Hinsichtlich der Übertretungen der soeben angeführten vier Gesetze wird vom Gerichtshof in ständiger Rechtsprechung die Auffassung vertreten, daß der Tatbestand des § 3 Abs. 2 Z. 2 zweiter Fall FrPolG dann verwirklicht ist, wenn in bezug auf die dort genannten vier Gesetze insgesamt mindestens drei rechtskräftige Bestrafungen eines Fremden vorliegen (vgl. u.a. das Erkenntnis vom 22. März 1991, Zl. 90/19/0253, und das dort angeführte weitere Erkenntnis), was im Beschwerdefall unbestrittenermaßen nicht der Fall ist. Vielmehr ist nach der Aktenlage (lediglich) eine einmalige Bestrafung des Beschwerdeführers am 27. Dezember 1989 wegen Übertretung nach § 23 Abs. 3 des Paßgesetzes ersichtlich, wobei in der diesbezüglichen Niederschrift über die mündliche Verkündung des Straferkenntnisses auf die "in der Anzeige näher beschriebene(n) Verwaltungsübertretung(en)" hingewiesen wird. Diese Anzeige ist offenbar jene des Gendarmeriepostens Lauterach vom 26. Dezember 1989, auf welche in der Begründung des angefochtenen Bescheides inhaltlich Bezug genommen wird. Ob die erwähnte Bestrafung vom 27. Dezember 1989 in Rechtskraft erwachsen war, kann auf Grund der nachstehenden Ausführungen dahingestellt bleiben, weil selbst bejahendenfalls für den Standpunkt der belangten Behörde nichts gewonnen wäre:

Nach der Rechtsprechung des Verwaltungsgerichtshofes ist es zwar auch auf dem Boden der durch die Novelle BGBl.
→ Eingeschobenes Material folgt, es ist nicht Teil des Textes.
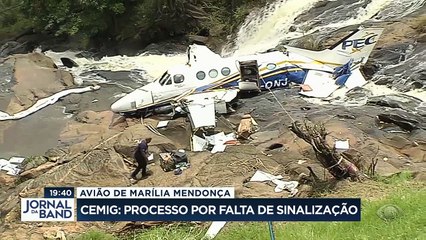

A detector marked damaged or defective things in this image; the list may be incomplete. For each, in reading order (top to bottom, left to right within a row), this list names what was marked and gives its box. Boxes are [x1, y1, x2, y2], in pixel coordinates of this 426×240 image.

crashed small airplane [111, 27, 384, 117]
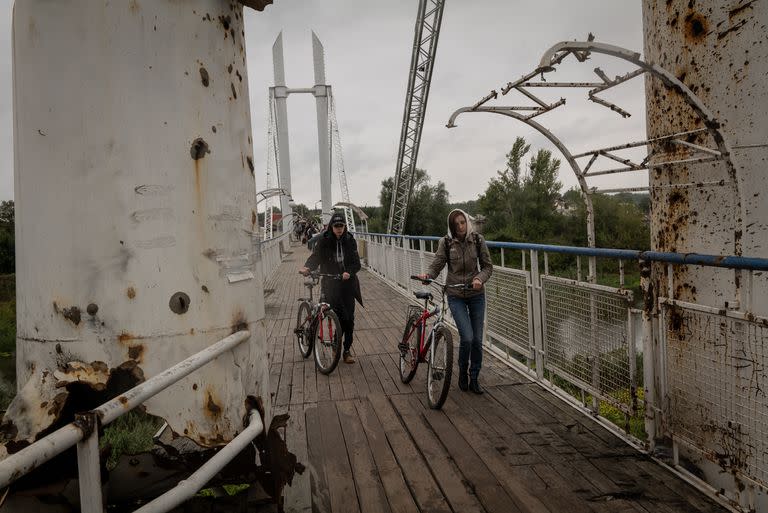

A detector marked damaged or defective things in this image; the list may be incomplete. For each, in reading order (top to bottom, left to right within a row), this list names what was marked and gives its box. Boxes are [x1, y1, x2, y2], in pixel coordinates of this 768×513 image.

broken metal panel [9, 0, 270, 448]
damaged concrete column [9, 0, 270, 448]
rusted metal arch [444, 106, 600, 282]
rusted metal arch [536, 39, 748, 256]
broken metal panel [644, 0, 764, 310]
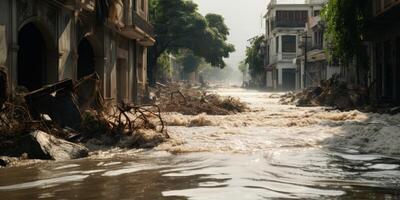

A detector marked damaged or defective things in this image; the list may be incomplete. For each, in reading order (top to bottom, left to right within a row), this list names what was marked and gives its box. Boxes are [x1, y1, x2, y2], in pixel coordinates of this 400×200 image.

damaged building facade [0, 0, 154, 103]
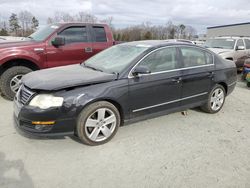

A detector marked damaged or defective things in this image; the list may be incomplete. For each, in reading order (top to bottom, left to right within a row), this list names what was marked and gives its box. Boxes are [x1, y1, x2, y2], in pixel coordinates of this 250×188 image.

Nr. 575/1987 konstituierten Rechtslage zulässig, ein Fehlverhalten dem § 3 Abs. 1 FrPolG zu subsumieren, ohne daß die Voraussetzungen des § 3 Abs. 2 Z. 2 zweiter Fall leg. cit. vorliegen. Allerdings ist die "direkte" Subsumtion eines solchen Fehlverhaltens unter § 3 Abs. 1 FrPolG nicht für sich allein zulässig, sondern rechtlich nur und erst dann gedeckt, wenn zu diesem (zumindest) ein weiteres hinzutritt, und das sich daraus ergebende GESAMT(fehl)verhalten von solchem Gewicht ist, daß jenes die Annahme des Vorliegens einer bestimmten Tatsache im Sinne des § 3 Abs. 1 FrPolG rechtfertigt (vgl. auch dazu das zitierte hg. Erkenntnis vom 22. März 1991, Zl. 90/19/0253).

Die belangte Behörde hat daher damit, daß sie als Fehlverhalten des Beschwerdeführers im Sinne des § 3 Abs. 1 FrPolG allein dessen Aufenthalt im Bundesgebiet über den dreimonatigen sichtvermerksfreien Zeitraum hinaus gewertet hat, die Rechtslage verkannt.

Der angefochtene Bescheid war daher gemäß § 42 Abs. 2 Z. 1 VwGG wegen Rechtswidrigkeit seines Inhaltes aufzuheben.

Die Kostenentscheidung gründet sich auf die §§ 47 ff VwGG in Verbindung mit der Verordnung BGBl. Nr. 104/1991. Das Mehrbegehren betreffend Ersatz von Stempelgebühren war abzuweisen, da im Falle der Abtretung einer Beschwerde gemäß Art. 144 Abs. 3 B-VG dem im verwaltungsgerichtlichen Verfahren obsiegenden Beschwerdeführer kein Ersatz der Stempelgebühren zuzusprechen ist, die er im vorangegangenen Verfahren vor dem Verfassungsgerichtshof entrichten mußte (vgl. etwa das hg. Erkenntnis vom 23. April 1990, Zl. 90/19/0002).